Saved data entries
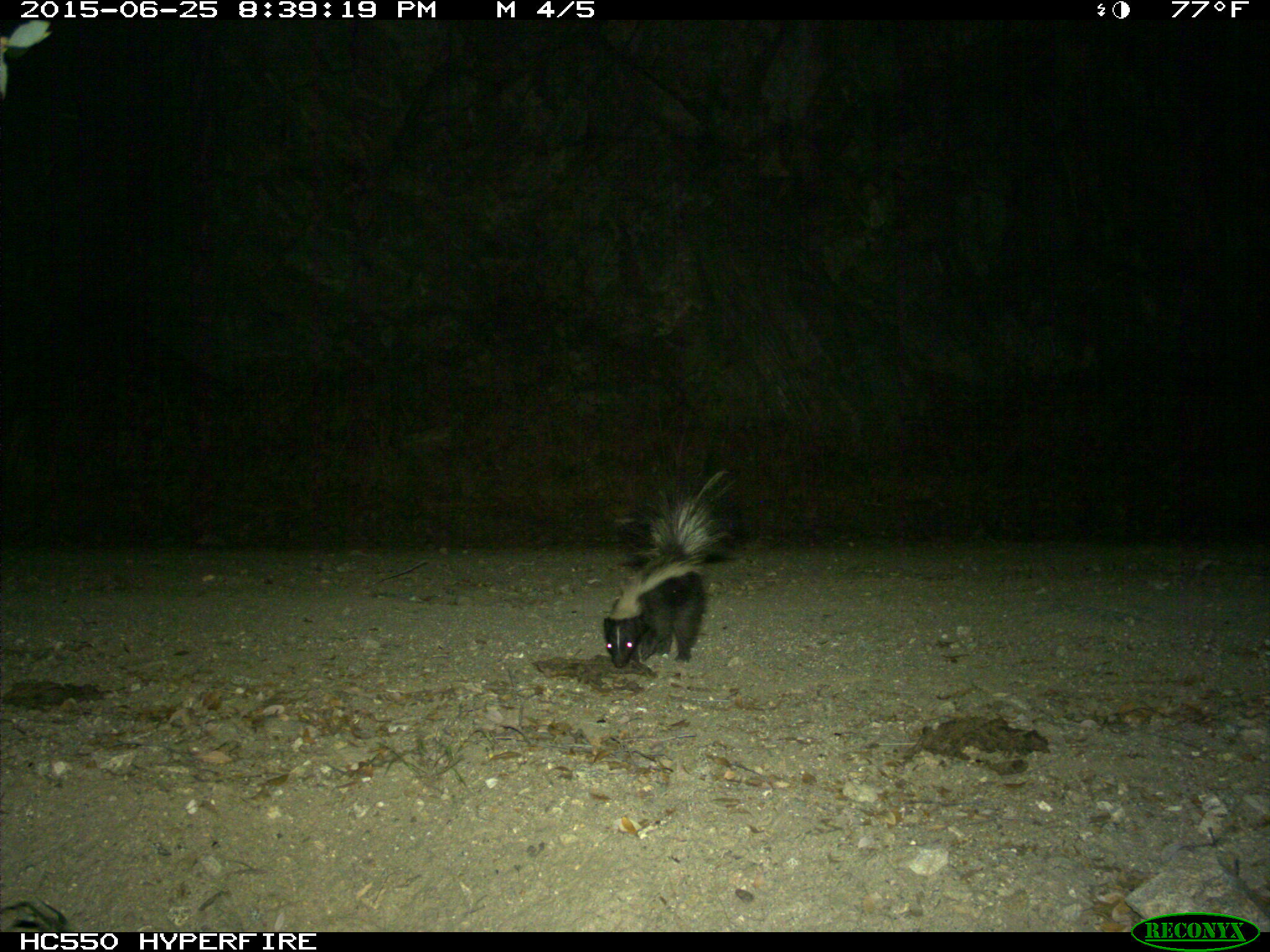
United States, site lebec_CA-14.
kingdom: Animalia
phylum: Chordata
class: Mammalia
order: Carnivora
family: Mephitidae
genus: Mephitis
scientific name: Mephitis mephitis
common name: striped skunk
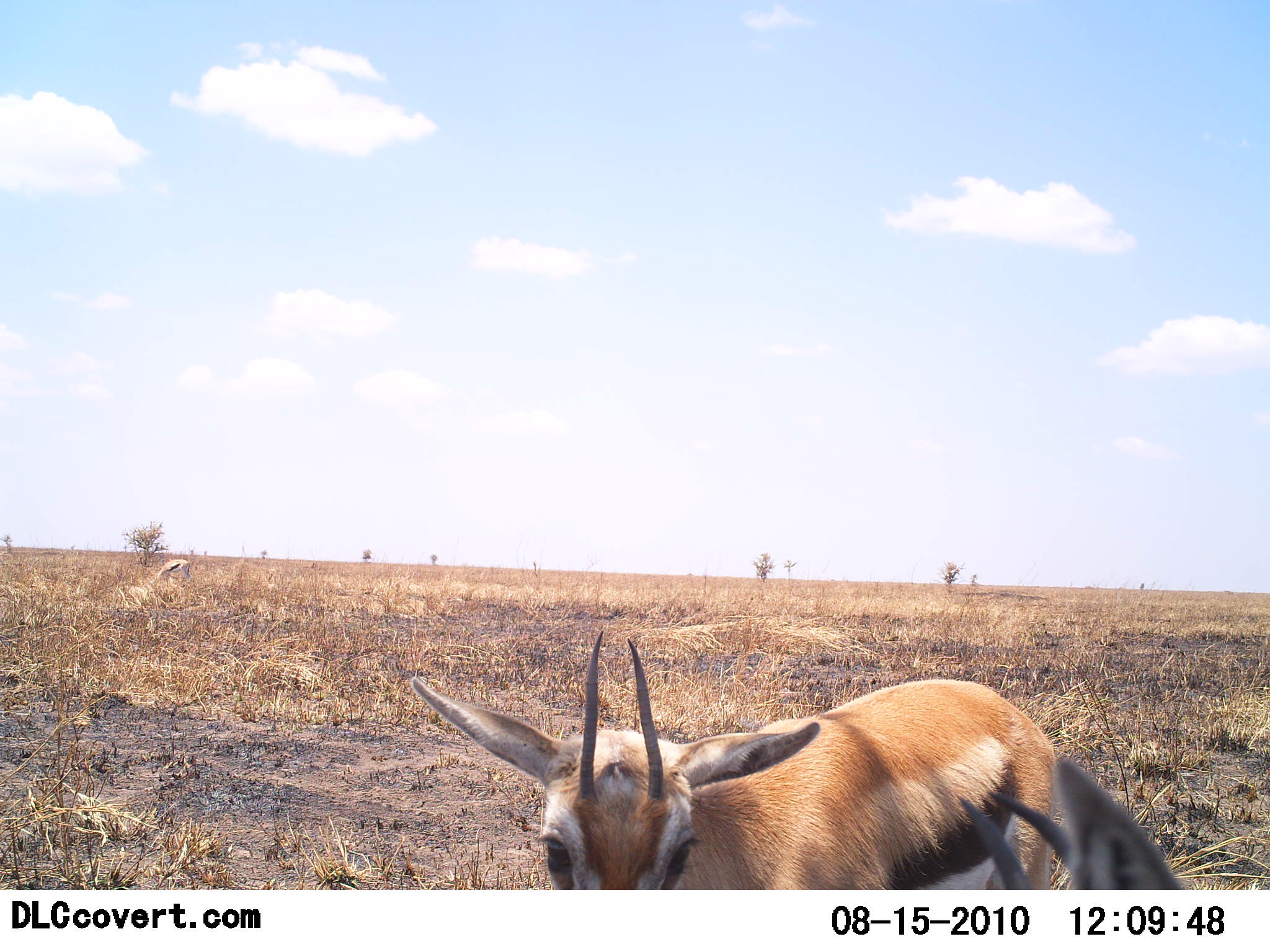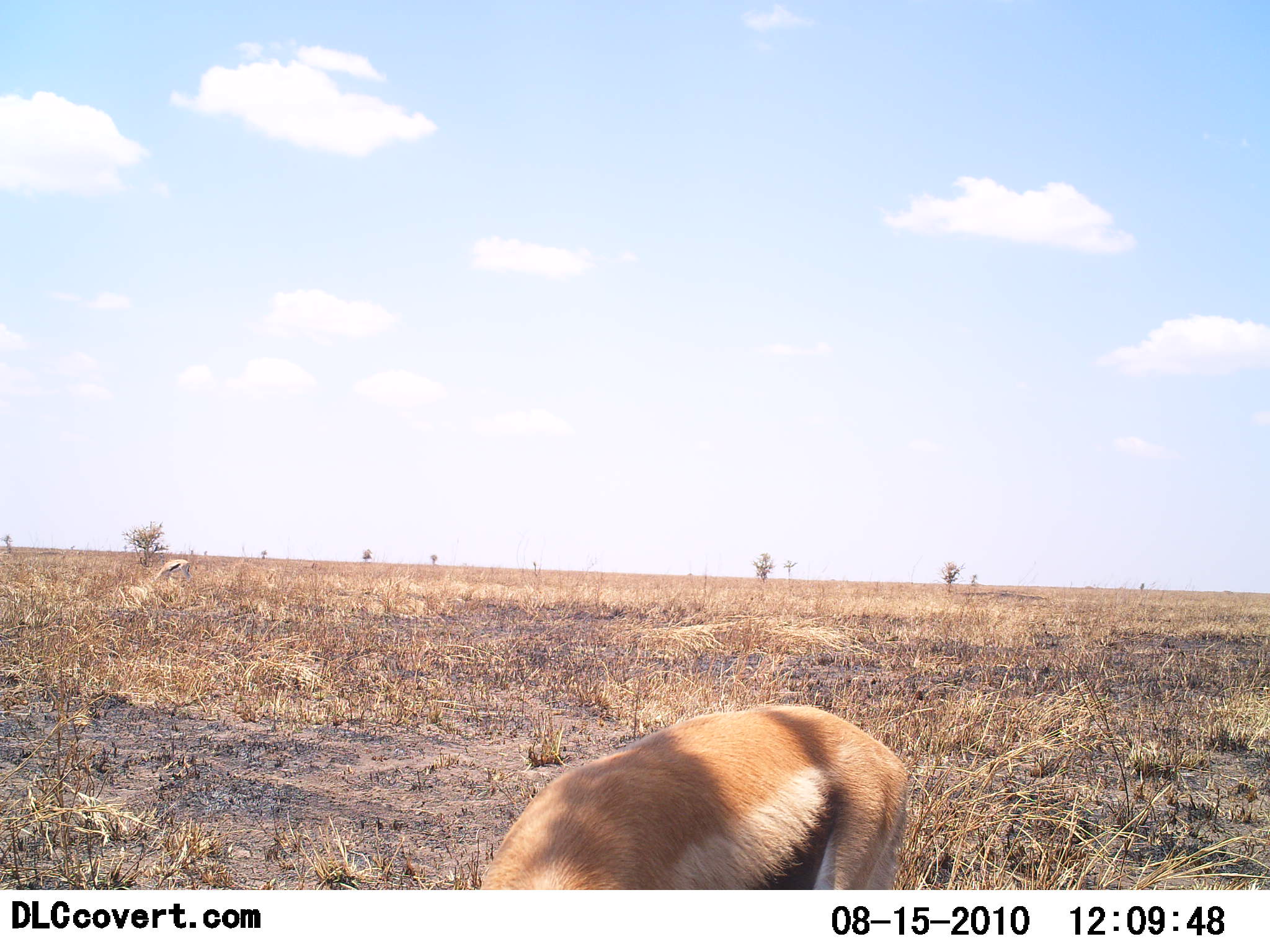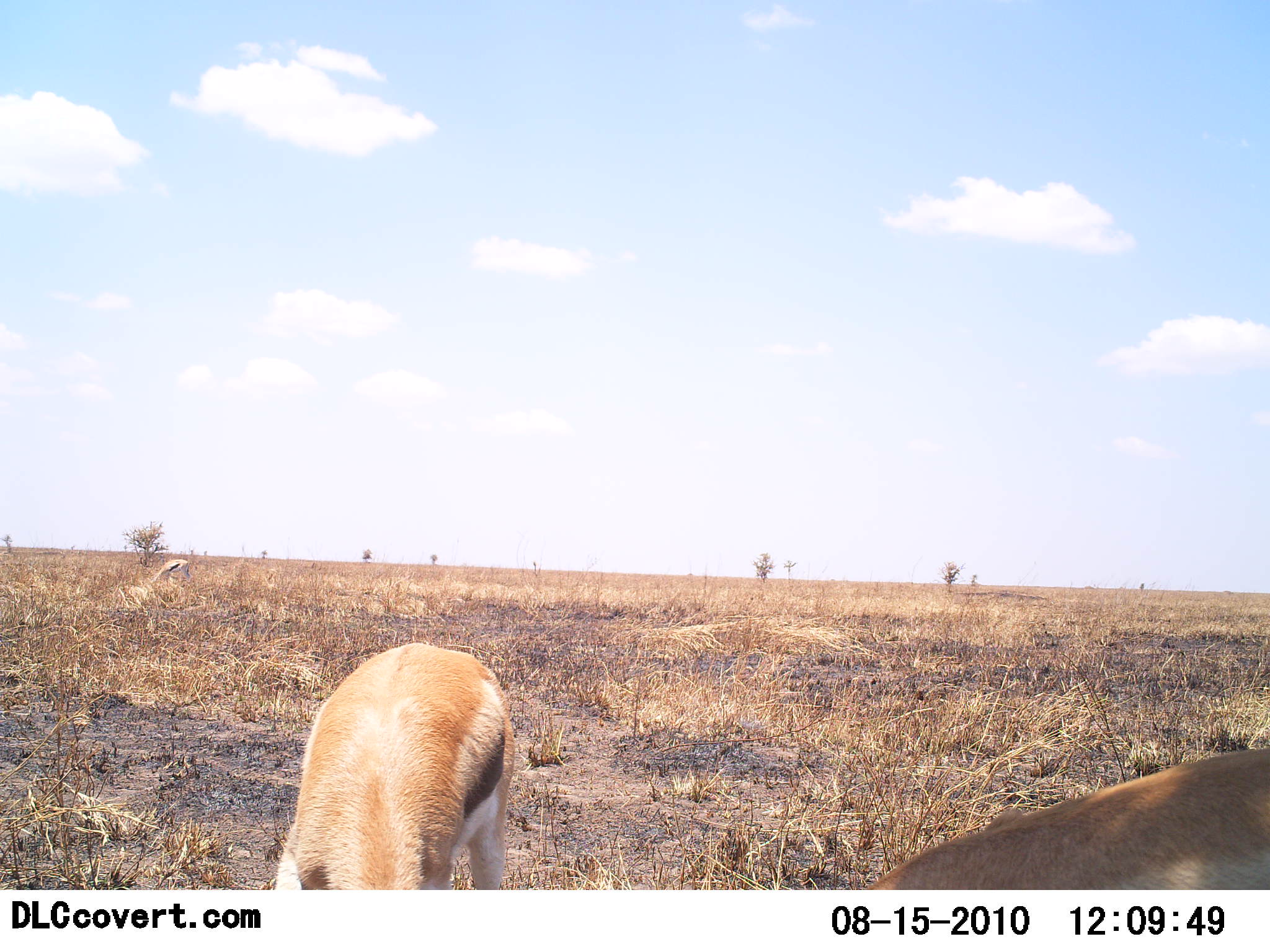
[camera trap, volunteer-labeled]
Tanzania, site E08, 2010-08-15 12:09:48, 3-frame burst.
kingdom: Animalia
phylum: Chordata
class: Mammalia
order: Artiodactyla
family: Bovidae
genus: Eudorcas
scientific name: Eudorcas thomsonii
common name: thomson's gazelle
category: gazellethomsons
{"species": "gazellethomsons (thomson's gazelle) (Eudorcas thomsonii)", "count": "2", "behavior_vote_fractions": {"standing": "27%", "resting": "0%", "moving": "27%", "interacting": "7%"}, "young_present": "0%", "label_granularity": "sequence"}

* **EXERCISE DIRECTIONS**: Please copy every record above exactly, but leave the pictures out.

* **YOUR RESPONSE**:
United States, site lebec_CA-14.
kingdom: Animalia
phylum: Chordata
class: Mammalia
order: Carnivora
family: Mephitidae
genus: Mephitis
scientific name: Mephitis mephitis
common name: striped skunk
[camera trap, volunteer-labeled]
Tanzania, site E08, 2010-08-15 12:09:48, 3-frame burst.
kingdom: Animalia
phylum: Chordata
class: Mammalia
order: Artiodactyla
family: Bovidae
genus: Eudorcas
scientific name: Eudorcas thomsonii
common name: thomson's gazelle
category: gazellethomsons
{"species": "gazellethomsons (thomson's gazelle) (Eudorcas thomsonii)", "count": "2", "behavior_vote_fractions": {"standing": "27%", "resting": "0%", "moving": "27%", "interacting": "7%"}, "young_present": "0%", "label_granularity": "sequence"}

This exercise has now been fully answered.